**ASSIGNMENT**
Write out exactly the lines of the material below, beginning at the top and ending at the line that contains "2024-07-23T00:05:44, 3-frame burst.".

GIVEN DATA section start

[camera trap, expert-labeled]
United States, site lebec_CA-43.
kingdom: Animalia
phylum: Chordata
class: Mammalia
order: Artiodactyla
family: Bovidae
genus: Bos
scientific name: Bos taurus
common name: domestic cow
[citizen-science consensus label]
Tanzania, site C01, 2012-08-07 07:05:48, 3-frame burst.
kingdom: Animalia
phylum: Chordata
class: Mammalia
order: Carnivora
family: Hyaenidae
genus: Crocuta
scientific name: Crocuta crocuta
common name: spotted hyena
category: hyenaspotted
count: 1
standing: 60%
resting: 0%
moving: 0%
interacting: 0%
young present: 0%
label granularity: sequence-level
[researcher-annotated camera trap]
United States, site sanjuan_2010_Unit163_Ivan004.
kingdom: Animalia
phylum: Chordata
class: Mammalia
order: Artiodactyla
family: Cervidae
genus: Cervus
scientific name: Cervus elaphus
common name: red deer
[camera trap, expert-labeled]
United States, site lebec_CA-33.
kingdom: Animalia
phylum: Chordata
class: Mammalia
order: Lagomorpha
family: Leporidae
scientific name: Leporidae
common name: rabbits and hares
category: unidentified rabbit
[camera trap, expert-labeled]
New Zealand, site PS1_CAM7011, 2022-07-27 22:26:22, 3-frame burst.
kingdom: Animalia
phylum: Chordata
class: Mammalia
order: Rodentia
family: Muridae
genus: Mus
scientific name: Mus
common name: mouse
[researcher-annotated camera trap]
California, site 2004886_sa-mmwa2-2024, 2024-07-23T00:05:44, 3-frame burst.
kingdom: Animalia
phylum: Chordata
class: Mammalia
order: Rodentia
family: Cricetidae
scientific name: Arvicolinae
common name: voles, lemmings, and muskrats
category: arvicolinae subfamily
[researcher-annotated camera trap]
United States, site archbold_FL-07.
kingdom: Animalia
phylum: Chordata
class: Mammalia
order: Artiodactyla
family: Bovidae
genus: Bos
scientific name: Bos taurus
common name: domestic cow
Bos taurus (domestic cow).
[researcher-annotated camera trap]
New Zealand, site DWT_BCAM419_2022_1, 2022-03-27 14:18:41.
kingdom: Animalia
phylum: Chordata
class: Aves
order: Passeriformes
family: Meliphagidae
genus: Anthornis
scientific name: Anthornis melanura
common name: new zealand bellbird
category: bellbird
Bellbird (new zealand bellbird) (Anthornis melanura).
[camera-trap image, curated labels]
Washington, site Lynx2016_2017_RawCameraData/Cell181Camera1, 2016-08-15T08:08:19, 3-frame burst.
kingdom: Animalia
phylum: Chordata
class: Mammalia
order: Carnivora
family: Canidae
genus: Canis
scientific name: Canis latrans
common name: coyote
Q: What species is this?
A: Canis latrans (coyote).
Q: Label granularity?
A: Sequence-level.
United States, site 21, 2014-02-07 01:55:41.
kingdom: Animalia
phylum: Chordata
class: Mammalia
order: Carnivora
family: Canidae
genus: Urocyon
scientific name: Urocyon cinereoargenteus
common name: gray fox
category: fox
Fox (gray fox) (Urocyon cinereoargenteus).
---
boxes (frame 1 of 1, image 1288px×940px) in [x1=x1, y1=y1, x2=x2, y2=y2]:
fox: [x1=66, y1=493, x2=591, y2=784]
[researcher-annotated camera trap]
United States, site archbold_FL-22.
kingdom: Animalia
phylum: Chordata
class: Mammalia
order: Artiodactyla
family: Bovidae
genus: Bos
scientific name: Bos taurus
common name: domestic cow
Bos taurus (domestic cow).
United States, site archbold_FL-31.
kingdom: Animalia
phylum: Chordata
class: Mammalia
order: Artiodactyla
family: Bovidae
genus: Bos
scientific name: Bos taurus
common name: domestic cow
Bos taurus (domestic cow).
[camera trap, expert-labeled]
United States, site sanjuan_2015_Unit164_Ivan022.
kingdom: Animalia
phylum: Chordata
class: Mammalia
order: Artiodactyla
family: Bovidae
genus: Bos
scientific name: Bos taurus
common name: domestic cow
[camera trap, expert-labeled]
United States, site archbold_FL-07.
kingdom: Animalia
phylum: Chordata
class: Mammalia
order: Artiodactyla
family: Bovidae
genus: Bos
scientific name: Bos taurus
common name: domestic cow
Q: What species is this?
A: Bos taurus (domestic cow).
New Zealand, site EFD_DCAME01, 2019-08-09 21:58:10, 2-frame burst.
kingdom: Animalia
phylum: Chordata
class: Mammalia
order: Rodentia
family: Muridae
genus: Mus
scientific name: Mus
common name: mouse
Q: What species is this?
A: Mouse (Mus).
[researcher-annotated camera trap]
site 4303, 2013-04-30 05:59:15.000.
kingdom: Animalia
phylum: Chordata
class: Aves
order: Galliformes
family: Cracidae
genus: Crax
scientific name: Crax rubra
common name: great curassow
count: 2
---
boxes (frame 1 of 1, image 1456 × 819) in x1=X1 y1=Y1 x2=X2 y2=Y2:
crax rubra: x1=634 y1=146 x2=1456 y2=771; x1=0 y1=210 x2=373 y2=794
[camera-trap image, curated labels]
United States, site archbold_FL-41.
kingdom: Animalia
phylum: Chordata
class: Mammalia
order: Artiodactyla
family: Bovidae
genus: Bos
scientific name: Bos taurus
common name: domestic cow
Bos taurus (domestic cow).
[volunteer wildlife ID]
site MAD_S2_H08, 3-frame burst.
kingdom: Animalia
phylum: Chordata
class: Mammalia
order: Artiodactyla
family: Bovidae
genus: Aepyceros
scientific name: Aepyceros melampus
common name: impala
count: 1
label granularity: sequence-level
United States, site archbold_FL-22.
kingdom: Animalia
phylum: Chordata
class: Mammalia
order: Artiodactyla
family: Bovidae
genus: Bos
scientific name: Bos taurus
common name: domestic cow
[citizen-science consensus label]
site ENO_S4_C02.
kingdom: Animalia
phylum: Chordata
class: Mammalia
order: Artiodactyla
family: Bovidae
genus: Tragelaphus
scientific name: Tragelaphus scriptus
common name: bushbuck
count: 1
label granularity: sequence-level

GIVEN DATA section end

**SOLVED PROBLEM**
[camera trap, expert-labeled]
United States, site lebec_CA-43.
kingdom: Animalia
phylum: Chordata
class: Mammalia
order: Artiodactyla
family: Bovidae
genus: Bos
scientific name: Bos taurus
common name: domestic cow
[citizen-science consensus label]
Tanzania, site C01, 2012-08-07 07:05:48, 3-frame burst.
kingdom: Animalia
phylum: Chordata
class: Mammalia
order: Carnivora
family: Hyaenidae
genus: Crocuta
scientific name: Crocuta crocuta
common name: spotted hyena
category: hyenaspotted
count: 1
standing: 60%
resting: 0%
moving: 0%
interacting: 0%
young present: 0%
label granularity: sequence-level
[researcher-annotated camera trap]
United States, site sanjuan_2010_Unit163_Ivan004.
kingdom: Animalia
phylum: Chordata
class: Mammalia
order: Artiodactyla
family: Cervidae
genus: Cervus
scientific name: Cervus elaphus
common name: red deer
[camera trap, expert-labeled]
United States, site lebec_CA-33.
kingdom: Animalia
phylum: Chordata
class: Mammalia
order: Lagomorpha
family: Leporidae
scientific name: Leporidae
common name: rabbits and hares
category: unidentified rabbit
[camera trap, expert-labeled]
New Zealand, site PS1_CAM7011, 2022-07-27 22:26:22, 3-frame burst.
kingdom: Animalia
phylum: Chordata
class: Mammalia
order: Rodentia
family: Muridae
genus: Mus
scientific name: Mus
common name: mouse
[researcher-annotated camera trap]
California, site 2004886_sa-mmwa2-2024, 2024-07-23T00:05:44, 3-frame burst.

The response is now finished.